They stood side by side, their hands on the terrace’s railing, their attention on the Potomac River. “I’m well aware, Mr. Lowe, why you and Senator Widmer would like to have those tapes. Your hearings won’t have much bite without them.”

“We can do without them,” Lowe said, his voice betraying his true feelings.

“Perhaps,” said Smith. “Let me ask you a question. There’s considerable doubt about the veracity of what Mr. Russo said on those tapes. What I don’t understand is why you and the senator would want to hold a public hearing based upon allegations that can’t be substantiated.”

Lowe’s hands in motion substituted for words. “The book, the taped voice of a dead man, the questioning. It’s politics,” he said finally.

“Politics,” Smith repeated, not trying to keep scorn from his voice. “The game of politics. Well, though everybody seems to say it is, I don’t consider politics a game, Mr. Lowe. Politics are more important than that. Is winning the political game that vital to you and your boss, Mr. Lowe? Are you and the senator really willing to destroy a president of the United States in order to win what you consider a game?”

“Parmele doesn’t deserve a second term,” Lowe said.

“Isn’t that for the voters to decide?”

“As long as they have the facts.”

“The facts as you perceive them. Mr. Russo’s claims don’t represent facts. They might be true, but there’s not a shred of evidence to back them up. I’m a lawyer, Mr. Lowe. I deal in evidence. I deal in the facts. And one fact, as far as I’m concerned, is that you and others like you don’t belong in government on any level. I find you despicable. I think it’s time you left. Thanks for stopping by.”

“You’re part of this, aren’t you?” Lowe snarled. “You’ve been helping Marienthal hide those tapes all along. Well, Smith, you and anybody else involved in this cover-up will answer to Senator Widmer and the committee. We’ll drag you in front of it and make your life miserable.”

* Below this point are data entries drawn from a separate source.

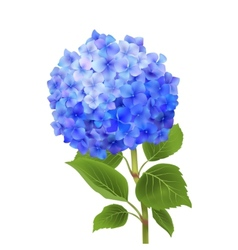 Blue hydrangea isolated vector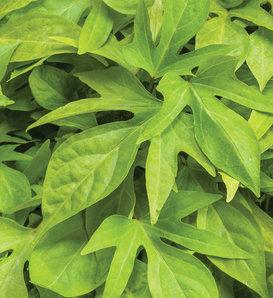 Proven Accents® Sweet Caroline Kiwi™ - Ornamental Sweet Potato Vine - Ipomoea batatas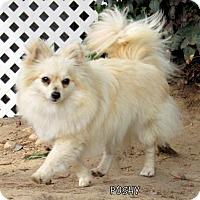 Adopt A Pet :: Poshy (Ritzy) - Lindsay, CA
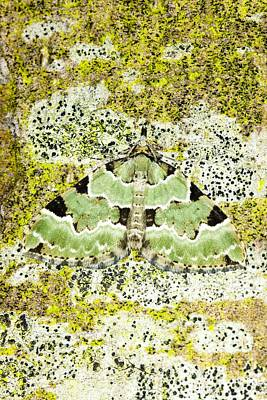 Green Carpet Moth Art Print by Dr Keith Wheeler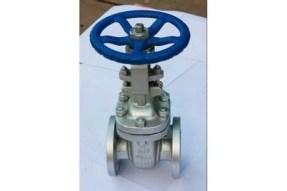 Image result for trim material for cast steel gate valve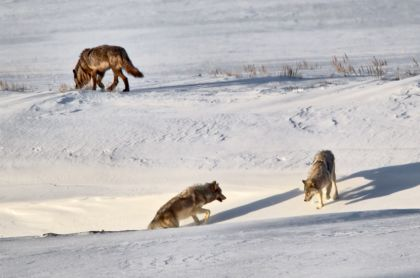 Wolves in Lamar Valley of Yellowstone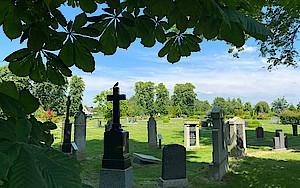 Friedhof Wilster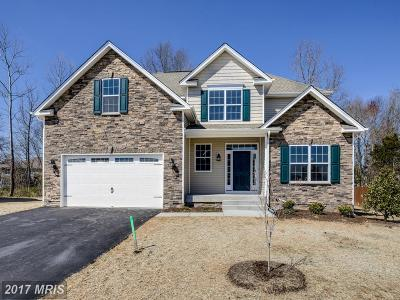 Fredericksburg Single Family Home For Sale: 10911 Stacy Run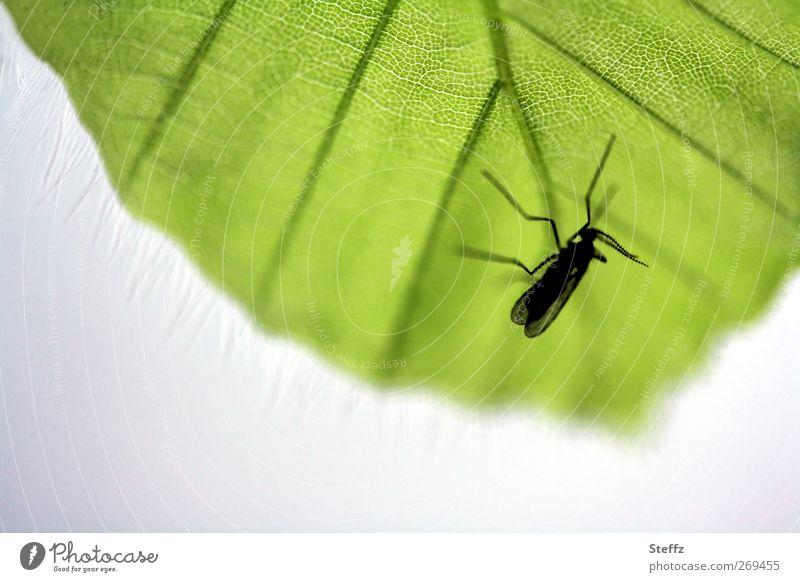 eine Mücke auf der Lauer Stechmücke Insekt lauern Blutsauger warten heimisch klein grün schwarz winzig nervig gefräßig durstig natürlich dünn beobachten nah
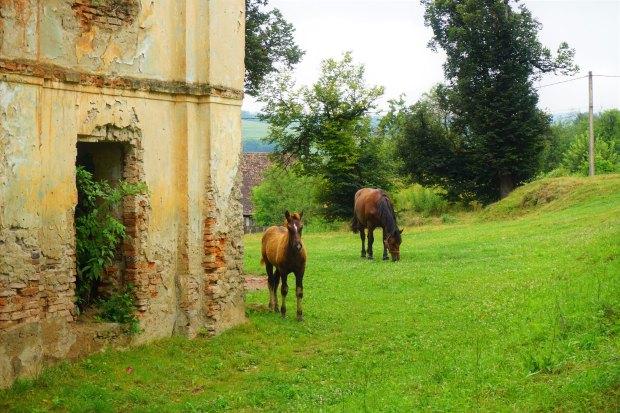 Criț horses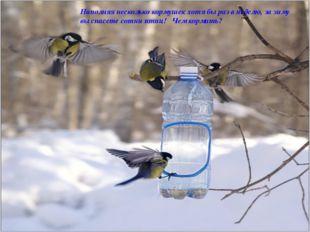 Наполняя несколько кормушек хотя бы раз в неделю, за зиму вы спасете сотни пт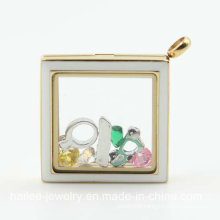 Fashion Stainless Steel Locket Pendant for Decoration (HL-847)
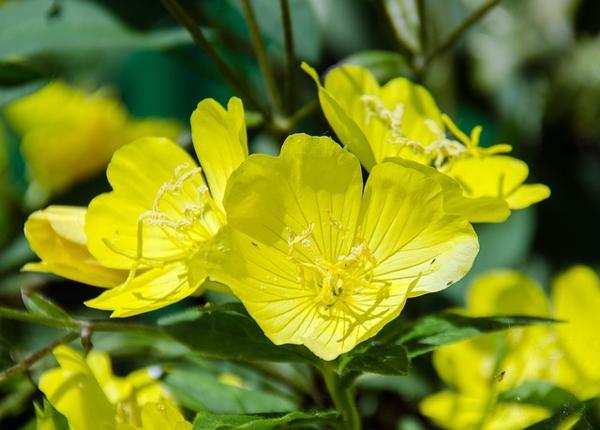 月見草油的8種功效及副作用(第1種常被用到) - 營養新知
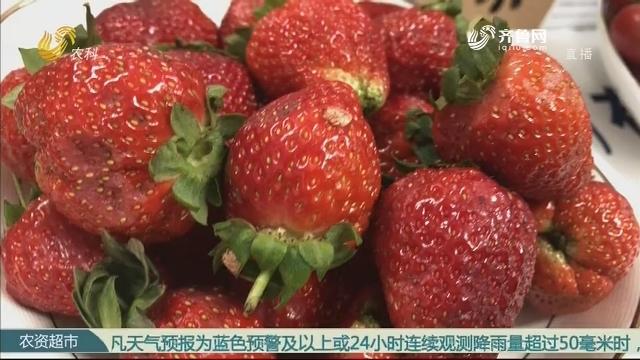 【第三届中国农业创富大会精彩回眸】艾森贝克亮相中国农业创富大会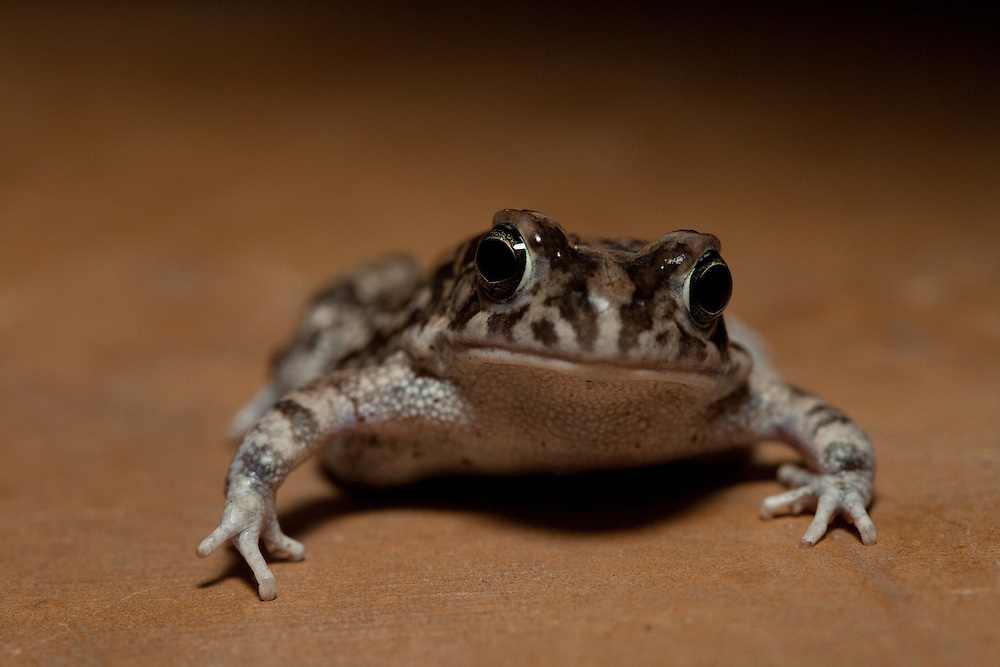 toad in Ruaha National Park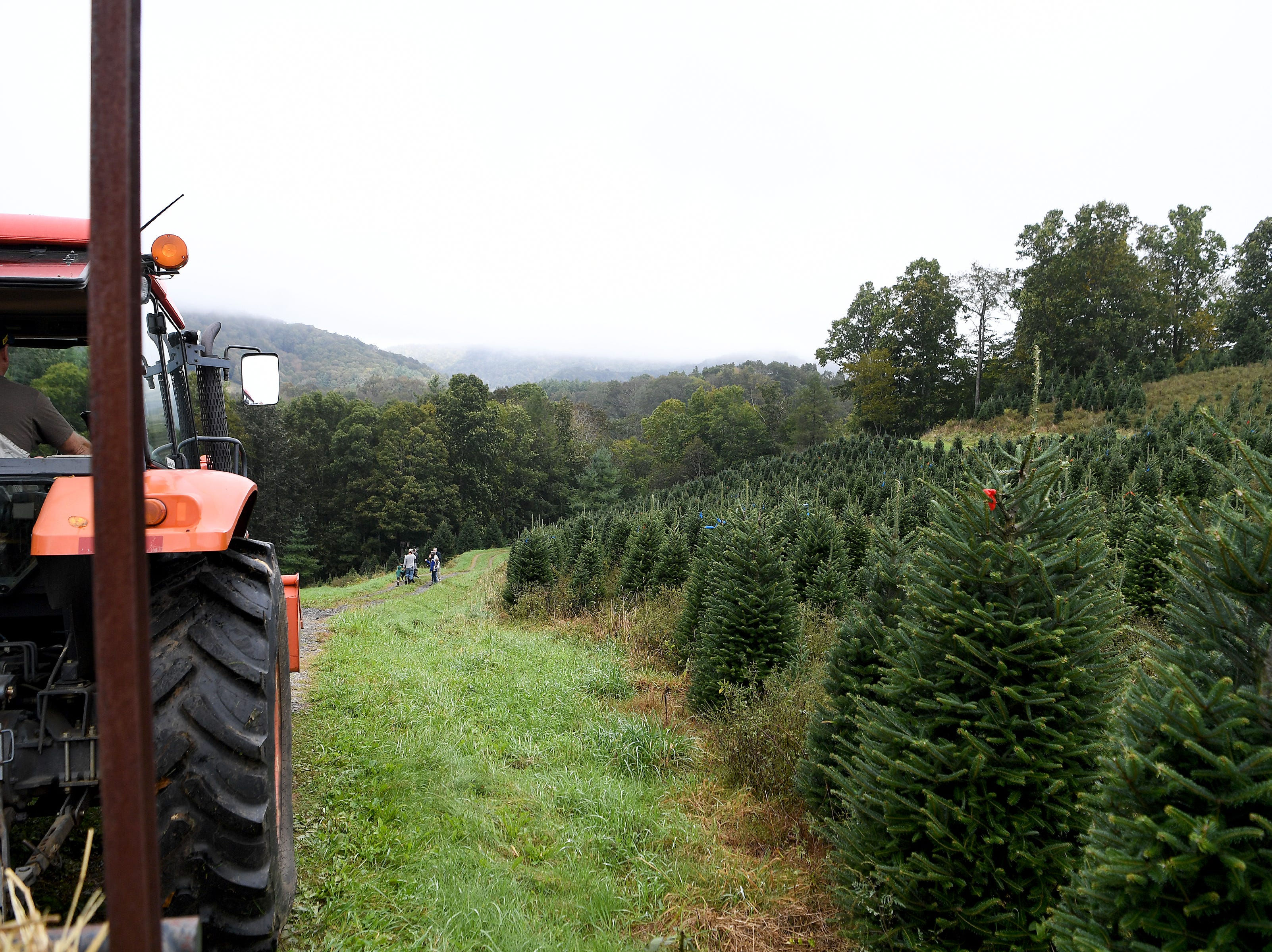 Members of the media are led through Mountain Top Fraser Fir, a Christmas tree farm in Newland, to watch White House officials pick out a tree for the Blue Room of the White House.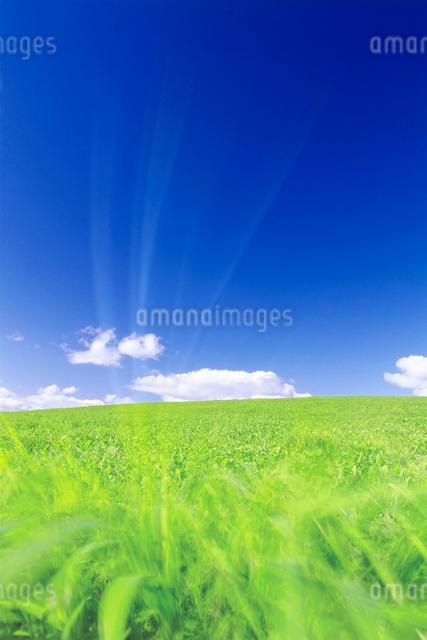 牧草地と風の写真素材 [FYI01519321]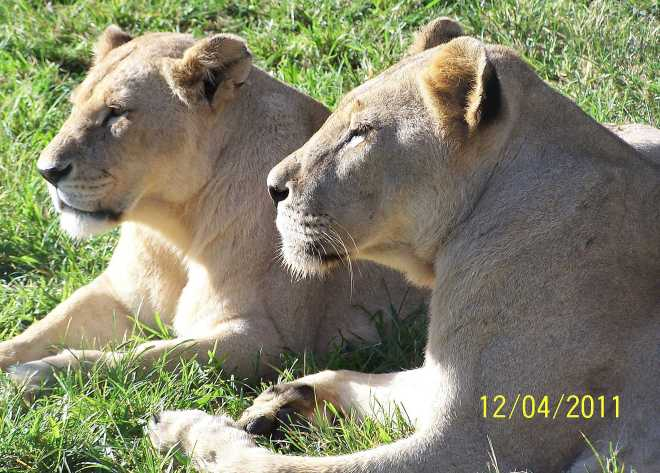 Lions_4424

Smith left the terrace, went to the apartment door, and opened it. Lowe glared at him from the terrace, fists clenched at his sides, his face red and sweaty.

“Good day, Mr. Lowe,” Smith said from the door.

Lowe stormed from the terrace and pushed past Smith, his shoulder bumping him. Smith watched him go down the hall to the elevators and disappear into one.

Smith went to his office, where he called Frank Marienthal’s room at the Watergate Hotel to tell him what had transpired.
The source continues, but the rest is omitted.